**SELECTED EXCERPT:**
## START

NNLM¶

toynlp.nnlm.model.NNLM ¶

NNLM(config: ModelConfig)

Bases: Module

PARAMETER	DESCRIPTION
`config`	ModelConfig, the model configuration. TYPE: `ModelConfig`

Source code in toynlp/nnlm/model.py

def __init__(
    self,
    config: ModelConfig,
) -> None:
    """The Neural Network Language Model (NNLM) model.

    Args:
        config: ModelConfig, the model configuration.
    """
    super().__init__()
    self.with_direct_connection = config.with_direct_connection
    self.with_dropout = config.with_dropout
    # Embedding layer: |V| x m
    self.C = torch.nn.Embedding(config.vocab_size, config.embedding_dim)
    self.H = torch.nn.Linear(
        config.embedding_dim * (config.context_size - 1),
        config.hidden_dim,
        bias=False,
    )
    self.d = torch.nn.Parameter(torch.zeros(config.hidden_dim))
    self.U = torch.nn.Linear(config.hidden_dim, config.vocab_size, bias=False)
    self.activation = torch.nn.Tanh()

    self.b = torch.nn.Parameter(torch.zeros(config.vocab_size))
    self.W = torch.nn.Linear(
        config.embedding_dim * (config.context_size - 1),
        config.vocab_size,
        bias=False,
    )

    self.dropout = torch.nn.Dropout(config.dropout_rate)

forward ¶

forward(tokens: Tensor) -> Tensor

Forward pass of the model.

PARAMETER	DESCRIPTION
`tokens`	torch.Tensor, (batch_size, seq_len-1), the input tokens. TYPE: `Tensor`

RETURNS	DESCRIPTION
`Tensor`	torch.Tensor, (batch_size, vocab_size), the logits.

Source code in toynlp/nnlm/model.py

def forward(self, tokens: torch.Tensor) -> torch.Tensor:
    """Forward pass of the model.

    Args:
        tokens: torch.Tensor, (batch_size, seq_len-1), the input tokens.

    Returns:
        torch.Tensor, (batch_size, vocab_size), the logits.

    """
    # tokens: (batch_size, seq_len-1) -> x: (batch_size, seq_len-1, embedding_dim)
    x = self.C(tokens)
    b, _, _ = x.shape
    # (batch_size, seq_len-1, embedding_dim) -> (batch_size, embedding_dim * (seq_len-1))
    x = x.reshape(b, -1)  # (batch_size, embedding_dim * (seq_len-1))
    if self.with_dropout:
        x = self.dropout(x)
    # (batch_size, embedding_dim * (seq_len-1)) -> (batch_size, vocab_size)
    x1 = self.b + self.U(
        self.activation(self.H(x) + self.d),
    )  # no direct connection
    if not self.with_direct_connection:
        x = x1
    else:
        x2 = self.W(x)
        x = x1 + x2
    # return logits
    return x

## END

**RECORDS PROVIDED:**
## START

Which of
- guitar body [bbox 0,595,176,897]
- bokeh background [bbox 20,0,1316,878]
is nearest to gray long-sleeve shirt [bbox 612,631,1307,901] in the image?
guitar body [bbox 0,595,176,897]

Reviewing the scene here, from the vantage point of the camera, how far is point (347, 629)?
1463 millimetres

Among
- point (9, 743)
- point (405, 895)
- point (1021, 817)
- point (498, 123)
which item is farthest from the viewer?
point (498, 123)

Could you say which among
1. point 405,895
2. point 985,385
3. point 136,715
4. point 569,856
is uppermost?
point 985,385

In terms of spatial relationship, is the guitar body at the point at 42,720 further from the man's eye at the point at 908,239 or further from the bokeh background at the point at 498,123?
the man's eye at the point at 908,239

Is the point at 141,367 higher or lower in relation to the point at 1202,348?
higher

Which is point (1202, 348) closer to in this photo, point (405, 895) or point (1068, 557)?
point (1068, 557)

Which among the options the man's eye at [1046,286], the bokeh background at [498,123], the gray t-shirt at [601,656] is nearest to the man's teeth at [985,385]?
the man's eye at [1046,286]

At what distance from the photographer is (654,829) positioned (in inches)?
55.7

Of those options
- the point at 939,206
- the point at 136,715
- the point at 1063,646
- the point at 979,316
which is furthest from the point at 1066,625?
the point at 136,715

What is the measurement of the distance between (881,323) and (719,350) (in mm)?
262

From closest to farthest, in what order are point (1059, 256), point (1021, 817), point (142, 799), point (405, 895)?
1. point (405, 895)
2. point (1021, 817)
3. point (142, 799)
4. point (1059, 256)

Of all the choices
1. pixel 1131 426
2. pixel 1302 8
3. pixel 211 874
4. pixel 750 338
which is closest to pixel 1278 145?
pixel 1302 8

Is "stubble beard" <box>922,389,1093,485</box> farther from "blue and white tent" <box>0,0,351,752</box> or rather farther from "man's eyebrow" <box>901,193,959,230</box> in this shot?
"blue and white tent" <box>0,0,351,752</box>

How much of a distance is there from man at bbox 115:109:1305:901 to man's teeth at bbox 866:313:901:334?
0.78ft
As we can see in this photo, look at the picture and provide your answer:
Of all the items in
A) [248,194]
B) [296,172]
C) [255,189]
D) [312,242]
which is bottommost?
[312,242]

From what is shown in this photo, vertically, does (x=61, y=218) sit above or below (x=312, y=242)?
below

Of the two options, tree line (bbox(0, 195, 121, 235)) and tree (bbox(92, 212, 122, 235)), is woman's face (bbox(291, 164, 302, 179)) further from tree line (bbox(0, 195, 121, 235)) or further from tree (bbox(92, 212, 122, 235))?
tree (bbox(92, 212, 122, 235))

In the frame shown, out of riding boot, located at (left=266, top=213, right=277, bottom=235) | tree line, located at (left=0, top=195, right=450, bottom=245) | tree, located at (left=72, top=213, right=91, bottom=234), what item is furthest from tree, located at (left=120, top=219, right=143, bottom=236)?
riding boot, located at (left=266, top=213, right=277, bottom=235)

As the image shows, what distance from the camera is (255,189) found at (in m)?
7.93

## END

In the NNLM documentation, what activation function does the model use? The records were drawn from a separate source.

**WRITTEN RESPONSE:**
The model uses the hyperbolic tangent, `torch.nn.Tanh()`.